Students should announce their intention to seek a certification at the beginning of their academic year and plan their course enrollment to fulfill the credit requirements. The professors for the specific certificate program can offer guidance on the courses available; however, students should alert the graduate programs office and the registrar of the desire to fulfill the certificate.
As part of the LL.M. in Insurance Law degree, students may obtain a certificate of specialization in seven areas:
- Corporate and Regulatory Compliance
- Energy and Environmental Regulation
- Intellectual Property
- International Human Rights
- Tax Law
- U.S. Law
- Foundations of U.S. Law
- U.S. Civil and Criminal Justice
- U.S. Business Law and Regulation
- U.S. Law of Property Transfer
To be awarded the certificate, students must complete between nine (9) or twelve (12) credits depending on the area of specialization, complete the writing requirement in that area and achieve a minimum of a B average in all of the certificate coursework including the writing requirement. The writing requirement for the certificate could satisfy both the certificate and the LL.M writing requirement if the topic is approved by the Director of the LL.M program or his/her designee. The student may also choose to complete two separate papers one satisfying the LL.M program writing requirement and the other satisfying the certificate requirement.
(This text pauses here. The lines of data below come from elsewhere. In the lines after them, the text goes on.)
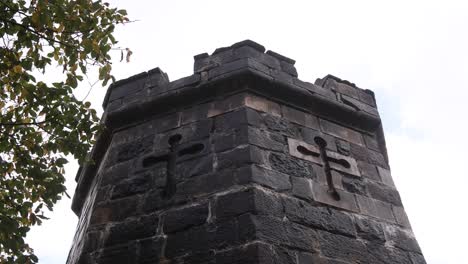 medieval-castle-pillar-with-gothic-cross-above-the-town-of-portree-on-Isle-of-Skye,-hIghlands-of-Scotland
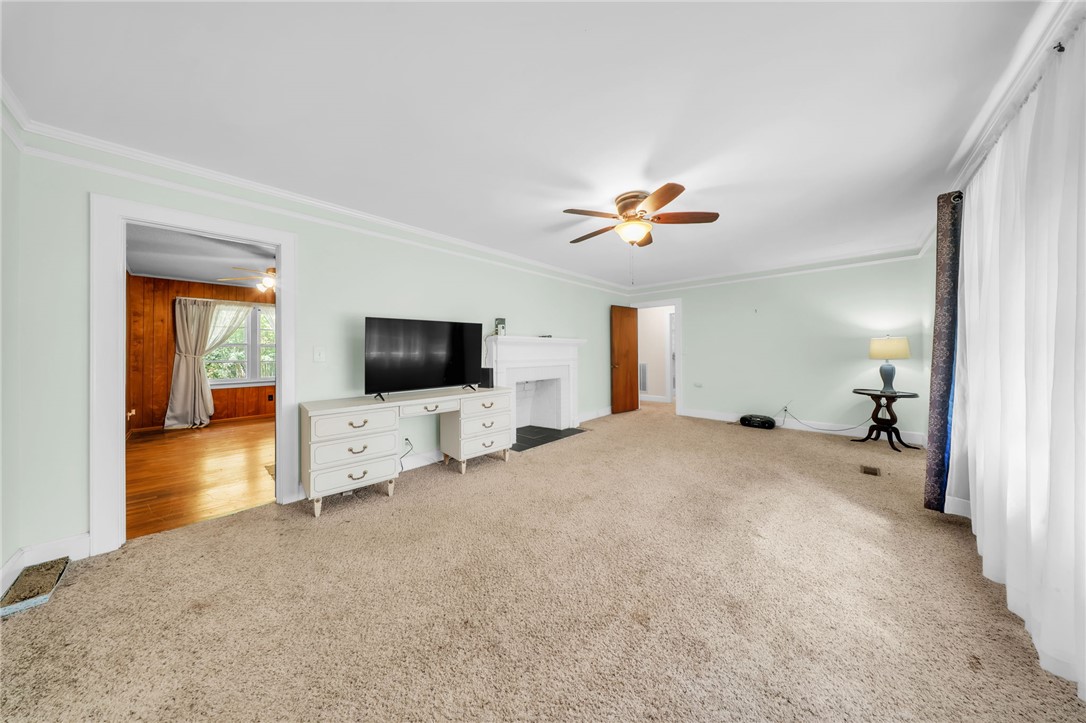 An inviting fireplace serves as the centerpiece of this comfortable living space.
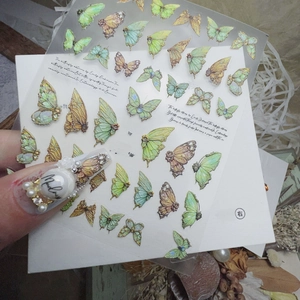 Detail view of 3D embossed green swallowtail butterfly nail stickers on vintage background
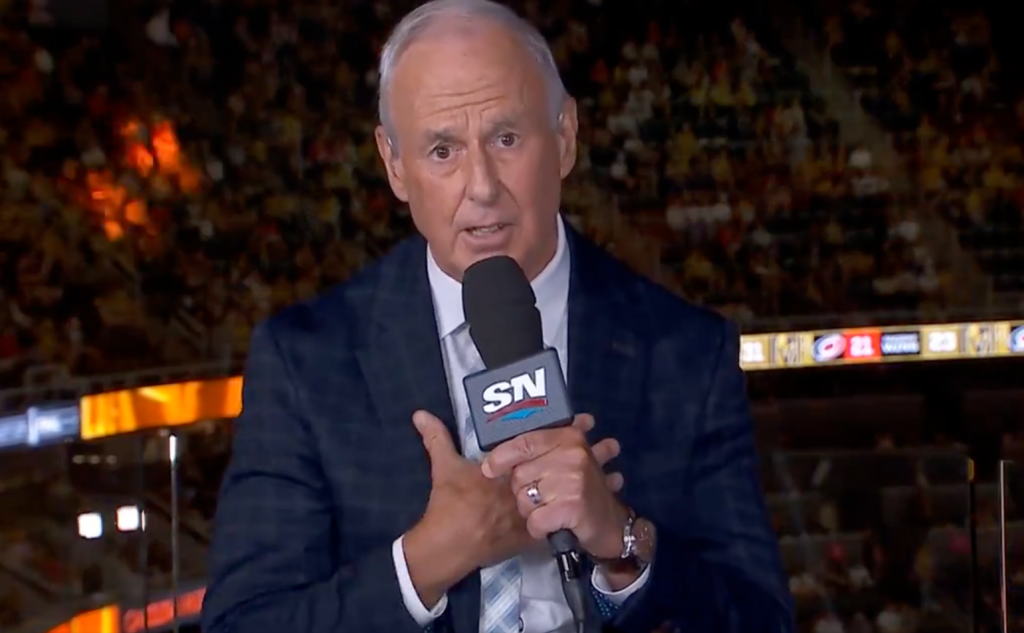 A man in a suit speaking into an SN Sportsnet microphone.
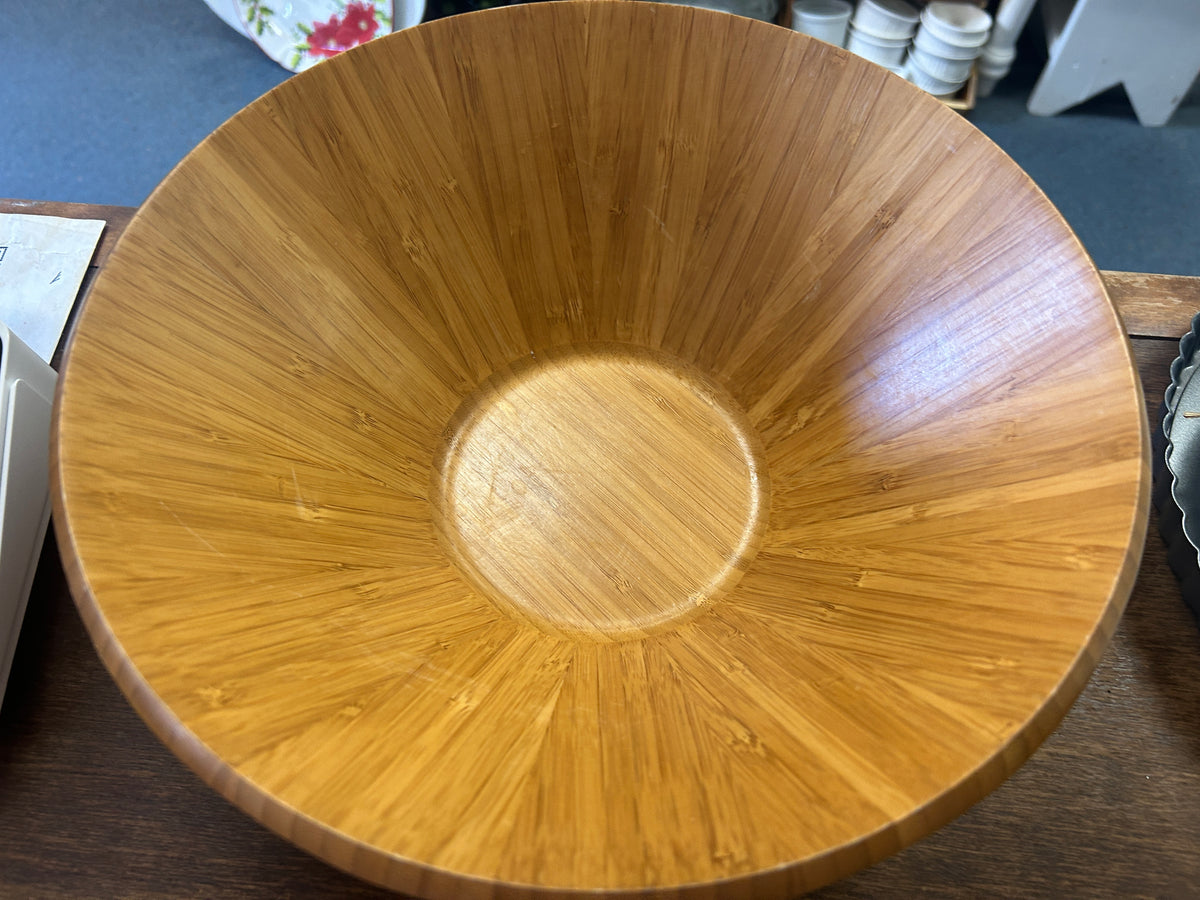 Round wooden salad bowl with visible grain radiating from the center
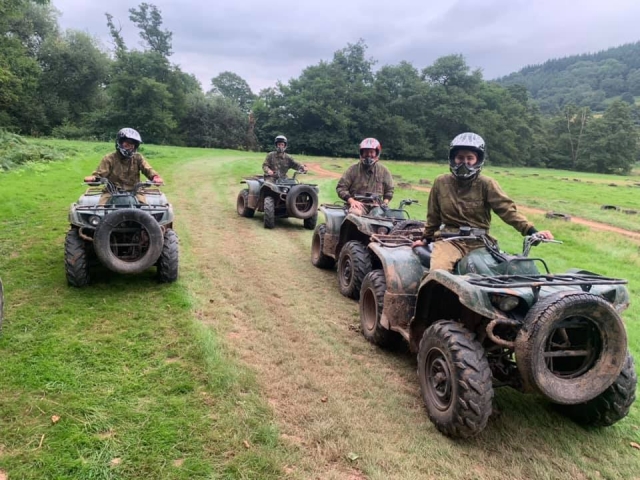  4 amis portant des combinaisons de camouflage et des casques noirs faisant du quad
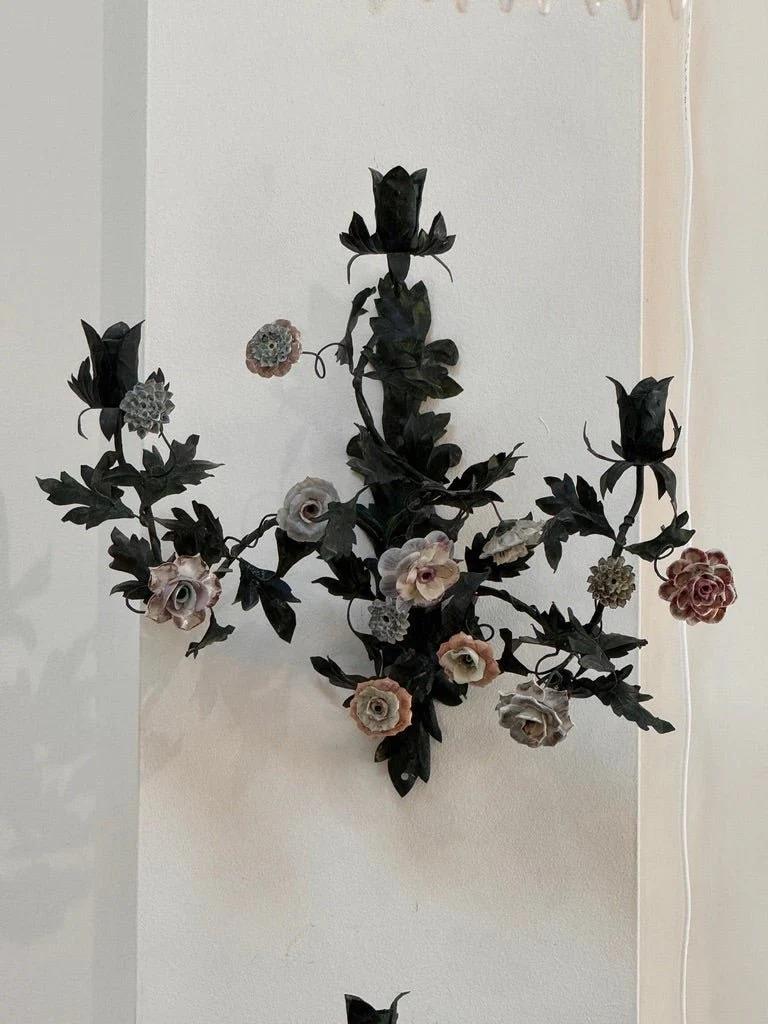 Pair of outstanding 19th Century French tole sconces, previously owned by Iris Apfel  having fine porcelain flowers, each having three candle holders. 


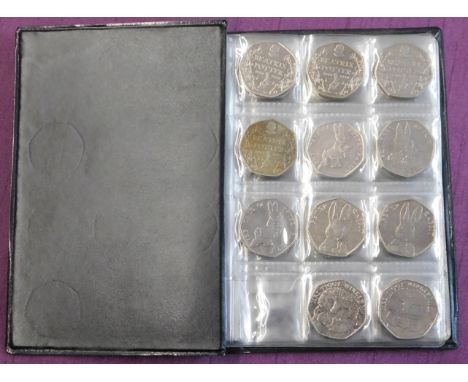 Great Britain Beatrix Potter 50 pence collection in a small album, light duplication, (35) mostly EF-AUNC. Useful lot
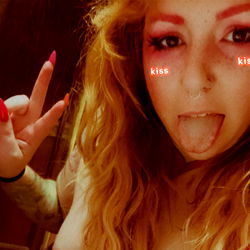 Marge: OnlyFans Model with Red Tattoos and Pink Streaks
Students may be required to take the entry-level course in the certification area, depending upon prior preparation and experience. Any such course would typically not count towards the credit requirements.
Completing a certificate is optional.
All students are encouraged to begin their program in the fall term, which starts in late August. However, applications are accepted for students who wish to start in our spring semester, which begins in mid-January. New students are required to attend a short orientation in Hartford before their first semester. Students are admitted on a rolling basis, which means that an admission decision may be made within 2 to 3 weeks of receiving a complete application.
Eligibility requirements and application materials are available on the Insurance Law Center website.